The park includes lawns, benches, fountains, shade trees, as well as two key features, a labyrinth and sculpture, both to engage and delight children and adults. The labyrinth, a circular winding path in grass and inlaid stone with a single jet of water at its center, is symbolic of life’s journey and in celebration of achievements in art, science, commerce, and service. The sculpture, a 12-sided abstract geometric sculpture—a split rhombic dodecahedron—rests on a 16-foot diameter reflecting pool to commemorate the lives lost in the Armenian Genocide and in all genocides that have followed, and to celebrate those who left their country of origin and reconfigured their lives in the United States. The waters of the reflecting pool wash over its sides commemorating the lives lost and re-emerges as the single jet of water at the labyrinth’s center, representing hope and rebirth. The sculpture will be reconfigured every year with endlessly changing views.

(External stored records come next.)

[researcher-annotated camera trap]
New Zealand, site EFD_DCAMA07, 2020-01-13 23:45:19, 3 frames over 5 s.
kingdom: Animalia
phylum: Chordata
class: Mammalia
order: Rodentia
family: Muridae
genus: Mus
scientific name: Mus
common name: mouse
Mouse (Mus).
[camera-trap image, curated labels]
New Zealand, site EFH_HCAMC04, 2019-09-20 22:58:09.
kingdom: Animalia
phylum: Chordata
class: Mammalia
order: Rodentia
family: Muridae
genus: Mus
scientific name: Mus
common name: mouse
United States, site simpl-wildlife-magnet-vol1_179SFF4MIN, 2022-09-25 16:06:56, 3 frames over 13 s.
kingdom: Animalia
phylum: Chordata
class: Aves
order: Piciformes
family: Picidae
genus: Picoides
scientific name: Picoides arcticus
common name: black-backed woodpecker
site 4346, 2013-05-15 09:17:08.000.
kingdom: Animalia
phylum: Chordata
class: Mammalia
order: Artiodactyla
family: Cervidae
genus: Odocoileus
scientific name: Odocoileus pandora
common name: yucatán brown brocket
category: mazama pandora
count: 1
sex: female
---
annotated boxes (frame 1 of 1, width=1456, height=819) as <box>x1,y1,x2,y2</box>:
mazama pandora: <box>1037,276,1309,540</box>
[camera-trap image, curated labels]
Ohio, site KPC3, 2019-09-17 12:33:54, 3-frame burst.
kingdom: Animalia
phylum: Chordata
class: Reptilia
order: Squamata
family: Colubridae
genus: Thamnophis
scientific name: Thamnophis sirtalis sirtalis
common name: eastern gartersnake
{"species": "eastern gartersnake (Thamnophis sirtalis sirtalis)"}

“The ancient pattern of the labyrinth has crossed time, cultures, and religions throughout history, and has become a universal metaphor of peace, harmony, contemplation, and healing,” said Rev. Kathleen Musser of the Labyrinth Guild of New England. “[It is] an imaginative and creative device for people of all ages, abilities, and backgrounds to engage one another… The labyrinth invites all expressions of faith and culture and ethnicity to walk the path of diverse community together. It quite literally circumscribes common ground for all to walk! The lessons are deep, but very obvious with every step we take: We are all on this path together. We may not walk at the same pace, and often we may feel like we are going in different directions, sometimes in step with each other, sometimes alone. But ultimately all of us are on the same path, and that path offers us all opportunities for reconciliation, wholeness, and hope.”
An endowed lecture on human rights, in collaboration with the Bostonian Society, will be held annually at Faneuil Hall and will feature internationally recognized scholars and leaders. Endowed funds are also being established to support the care and maintenance of the park in perpetuity as well as the annual reconfiguration of the sculpture.